Graph Federated Learning Based on the Decentralized Framework

TL;DR

This paper introduces a decentralized framework for graph federated learning that enhances scalability and robustness by replacing the traditional client-server model, using confidence-based gradient aggregation, and demonstrating superior performance over existing methods.

Contribution

It proposes a novel decentralized framework for graph federated learning, addressing scalability and failure issues of the client-server model, with confidence-based gradient aggregation.

Findings

Outperforms FedAvg, Fedprox, GCFL, and GCFL+ in experiments

Improves scalability and robustness of graph federated learning

Demonstrates effectiveness of confidence-based gradient aggregation

Abstract

Graph learning has a wide range of applications in many scenarios, which require more need for data privacy. Federated learning is an emerging distributed machine learning approach that leverages data from individual devices or data centers to improve the accuracy and generalization of the model, while also protecting the privacy of user data. Graph-federated learning is mainly based on the classical federated learning framework i.e., the Client-Server framework. However, the Client-Server framework faces problems such as a single point of failure of the central server and poor scalability of network topology.
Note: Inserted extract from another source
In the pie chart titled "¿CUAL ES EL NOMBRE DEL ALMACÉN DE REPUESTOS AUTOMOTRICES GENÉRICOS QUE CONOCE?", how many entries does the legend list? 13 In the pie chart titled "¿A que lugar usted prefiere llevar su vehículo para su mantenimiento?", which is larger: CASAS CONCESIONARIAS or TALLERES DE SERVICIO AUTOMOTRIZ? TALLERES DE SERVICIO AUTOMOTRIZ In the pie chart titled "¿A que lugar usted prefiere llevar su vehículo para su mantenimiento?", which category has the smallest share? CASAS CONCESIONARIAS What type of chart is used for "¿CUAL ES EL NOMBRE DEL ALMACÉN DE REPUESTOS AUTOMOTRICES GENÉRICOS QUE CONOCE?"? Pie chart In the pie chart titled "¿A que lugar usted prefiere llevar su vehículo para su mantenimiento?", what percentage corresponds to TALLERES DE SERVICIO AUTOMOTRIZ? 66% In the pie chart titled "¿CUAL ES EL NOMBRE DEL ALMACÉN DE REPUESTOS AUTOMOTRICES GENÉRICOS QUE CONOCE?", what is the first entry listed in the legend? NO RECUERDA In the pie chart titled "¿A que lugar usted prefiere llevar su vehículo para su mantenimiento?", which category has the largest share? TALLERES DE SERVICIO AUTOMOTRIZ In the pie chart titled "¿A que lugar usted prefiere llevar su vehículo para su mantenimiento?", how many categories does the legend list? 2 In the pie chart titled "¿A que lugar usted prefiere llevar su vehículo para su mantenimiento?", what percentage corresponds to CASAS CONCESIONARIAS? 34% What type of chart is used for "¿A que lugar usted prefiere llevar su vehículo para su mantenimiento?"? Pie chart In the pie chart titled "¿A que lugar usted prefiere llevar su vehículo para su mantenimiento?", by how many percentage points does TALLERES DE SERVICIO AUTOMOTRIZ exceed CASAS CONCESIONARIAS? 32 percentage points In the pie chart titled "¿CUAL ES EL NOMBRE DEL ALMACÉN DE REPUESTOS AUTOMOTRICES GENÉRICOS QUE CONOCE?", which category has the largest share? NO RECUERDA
First, we introduce the decentralized framework to graph-federated learning. Second, determine the confidence among nodes based on the similarity of data among nodes, subsequently, the gradient information is then aggregated by linear weighting based on confidence. Finally, the proposed method is compared with FedAvg, Fedprox, GCFL, and GCFL+ to verify the effectiveness of the proposed method. Experiments demonstrate that the proposed method outperforms other methods.